12.6 Probate and Trusts
The probate process produces documents that can be important to genealogical research projects. The action or process of proving before a competent judicial authority that a document offered for official recognition and registration as the last will and testament of a deceased person is genuine. is defined as “the action or process of proving before a competent judicial authority that a document offered for official recognition and registration as the last will and testament of a deceased person is genuine.”1 Figure 12.2 gives an overview of the probate process and each step should be documented by the will or in court records.
There may also be inventories of the estate as part of will or probate records. More recent wills and probate documents are usually found in court records. The older they are, however, the more likely they are to be archived in church records or kept with legal documents stored in a family archive.
CHICAGO STYLE:
Name of collection in quotation marks, name of individual with year and standardized place, italicized website, access date written in full month, numerical day, year, url.2
“Probate files collection, early to 1880: Probate packets - Beecher, B.-Beecher, Philena, 1683-1880,” Ebenezer Beecher will proved 24 February 1763 in New Haven, Connecticut, Colonial North America, FamilySearch, accessed December 2, 2024, https://www.familysearch.org/ark:/61903/3:1:3QS7-8925-JPDP?cat=141959&i=287&lang=en.
EVIDENCE EXPLAINED:
Description of record set, place, description of record, "Estate of" name of research subject, year; description of database, name of collection in quotation marks, italicized repository, (url : standardized access date) probate details inlcuding image numbers.3
New Haven Probate District, Connecticut, probate case file 1079, Estate of Ebenezer Becher, 1763; image only collection, “Probate files collection, early to 1880,” FamilySearch (https://www.familysearch.org/ark:/61903/3:1:3QS7-8925-JPDP?cat=141959i=287lang=en : accessed 2 December 2024) > Probate packets - Beecher, B.-Beecher, Philena, 1683-1880> image 288 of 1467.
SENSIBLE CITATION:
Collection name in quotations marks, individual and description of item with standardized date and standardized place, describe the database, add identifying information, italicized website, standardized access date. Embed the url from the person’s name to the end of the standardized place.
“Probate files collection, early to 1880: Probate packets - Beecher, B.-Beecher, Philena, 1683-1880,” Ebenezer Beecher will proved 24 February 1763 in New Haven, Connecticut, Colonial North America, image only database, film 1022982, image group number 7628480, images 288-292, FamilySearch.org, accessed 2 December 2024.

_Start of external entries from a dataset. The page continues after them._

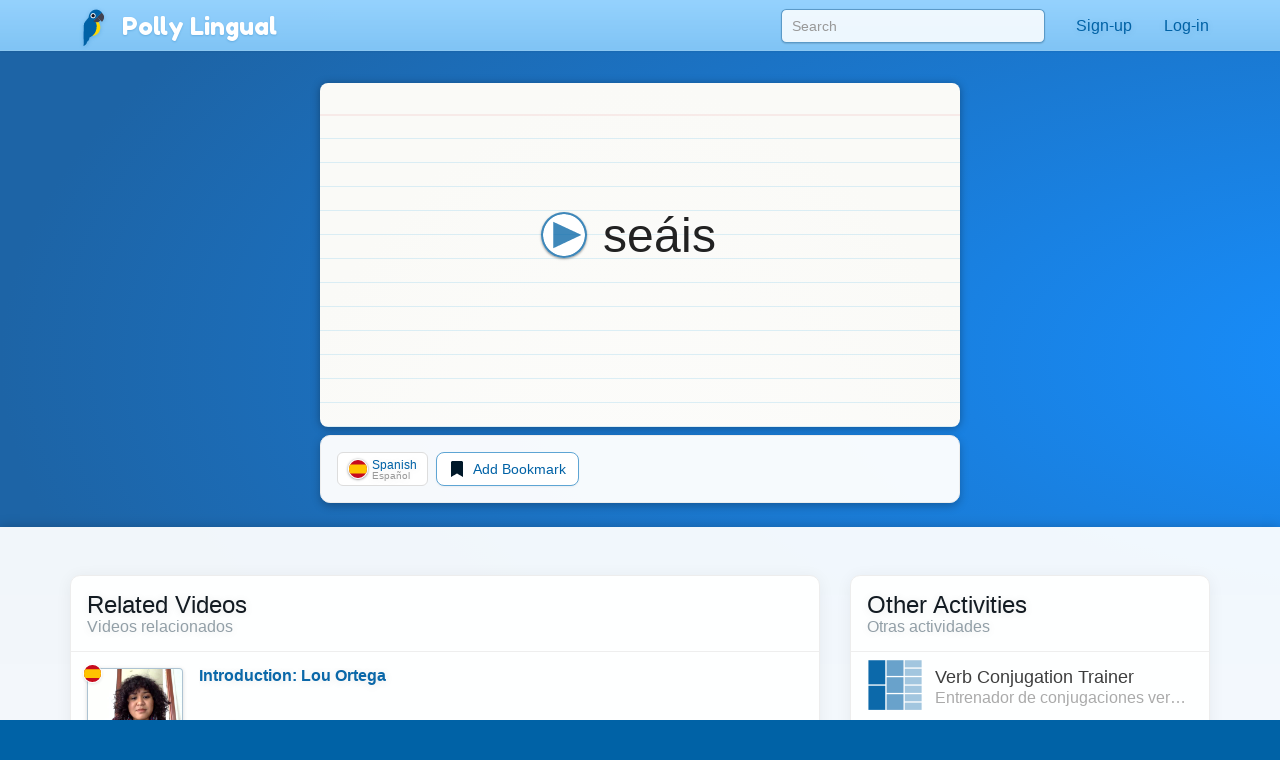

--- FILE ---
content_type: text/html;charset=UTF-8
request_url: https://pollylingu.al/api/es/en/subject_pronouns/
body_size: 44
content:
[{"id":23271,"string":"t\u00fa","transliteration":"","audio":"tu.mp3","language_id":2,"status":"active","type_id":3,"gender_id":null,"number_id":1,"case_id":12,"category_id":3,"verbform_id":null,"person_id":2,"context_id":null,"condition_id":null,"form_id":null,"region_id":null,"deixis_id":null,"notes":null,"position":999},{"id":23860,"string":"usted","transliteration":"","audio":"usted.mp3","language_id":2,"status":"active","type_id":3,"gender_id":null,"number_id":1,"case_id":12,"category_id":3,"verbform_id":null,"person_id":3,"context_id":1,"condition_id":null,"form_id":null,"region_id":null,"deixis_id":null,"notes":"","position":999},{"id":11127,"string":"yo","transliteration":null,"audio":"yo.mp3","language_id":2,"status":"active","type_id":3,"gender_id":null,"number_id":1,"case_id":12,"category_id":3,"verbform_id":null,"person_id":1,"context_id":null,"condition_id":null,"form_id":null,"region_id":null,"deixis_id":null,"notes":null,"position":999},{"id":24444,"string":"\u00e9l","transliteration":"","audio":"el.mp3","language_id":2,"status":"active","type_id":3,"gender_id":1,"number_id":1,"case_id":12,"category_id":3,"verbform_id":null,"person_id":3,"context_id":null,"condition_id":null,"form_id":null,"region_id":null,"deixis_id":null,"notes":null,"position":999},{"id":25609,"string":"nosotros","transliteration":"","audio":"nosotros.mp3","language_id":2,"status":"active","type_id":3,"gender_id":1,"number_id":3,"case_id":12,"category_id":3,"verbform_id":null,"person_id":1,"context_id":null,"condition_id":null,"form_id":null,"region_id":null,"deixis_id":null,"notes":null,"position":999},{"id":24328,"string":"vosotros","transliteration":"","audio":"ss_65.mp3","language_id":2,"status":"active","type_id":3,"gender_id":1,"number_id":3,"case_id":12,"category_id":3,"verbform_id":null,"person_id":2,"context_id":2,"condition_id":null,"form_id":null,"region_id":null,"deixis_id":null,"notes":null,"position":999},{"id":27737,"string":"ustedes","transliteration":"","audio":"ustedes.mp3","language_id":2,"status":"active","type_id":3,"gender_id":null,"number_id":3,"case_id":12,"category_id":3,"verbform_id":null,"person_id":3,"context_id":1,"condition_id":null,"form_id":null,"region_id":null,"deixis_id":null,"notes":"","position":999},{"id":25039,"string":"ella","transliteration":"","audio":"ella.mp3","language_id":2,"status":"active","type_id":3,"gender_id":2,"number_id":1,"case_id":12,"category_id":3,"verbform_id":null,"person_id":3,"context_id":null,"condition_id":null,"form_id":null,"region_id":null,"deixis_id":null,"notes":null,"position":999},{"id":28213,"string":"ellos","transliteration":"","audio":"ellos.mp3","language_id":2,"status":"active","type_id":3,"gender_id":1,"number_id":3,"case_id":12,"category_id":3,"verbform_id":null,"person_id":3,"context_id":null,"condition_id":null,"form_id":null,"region_id":null,"deixis_id":null,"notes":null,"position":999},{"id":27307,"string":"vosotras","transliteration":"","audio":"vosotras.mp3","language_id":2,"status":"active","type_id":3,"gender_id":2,"number_id":3,"case_id":12,"category_id":3,"verbform_id":null,"person_id":2,"context_id":2,"condition_id":null,"form_id":null,"region_id":null,"deixis_id":null,"notes":null,"position":999},{"id":28653,"string":"ellas","transliteration":"","audio":"ellas.mp3","language_id":2,"status":"active","type_id":3,"gender_id":2,"number_id":3,"case_id":12,"category_id":3,"verbform_id":null,"person_id":3,"context_id":null,"condition_id":null,"form_id":null,"region_id":null,"deixis_id":null,"notes":null,"position":999},{"id":26174,"string":"nosotras","transliteration":"","audio":"nosotras.mp3","language_id":2,"status":"active","type_id":3,"gender_id":2,"number_id":3,"case_id":12,"category_id":3,"verbform_id":null,"person_id":1,"context_id":null,"condition_id":null,"form_id":null,"region_id":null,"deixis_id":null,"notes":null,"position":999}]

One reason people create trusts is to avoid the probate process, but that is not the only reason a trust may come up in genealogical research. Family trusts might be put in place because of a sequestration, bankruptcy, a marriage contract, an entail, or from the need to have an estate administered while the granter was overseas, subject to some incapacity (such as minory), too young to inherit fully, or suffering from mental incapacity or long-term illness. Most are intended to direct the disposition and settlement of assets after death and sometimes down through the succeeding generations.4
Trusts contain similar information to wills and probate records and show the structure set up to provide for posterity or disseminate wealth. Other records that may be useful are business ledgers, collection or debt documents, donation records, and tax filings.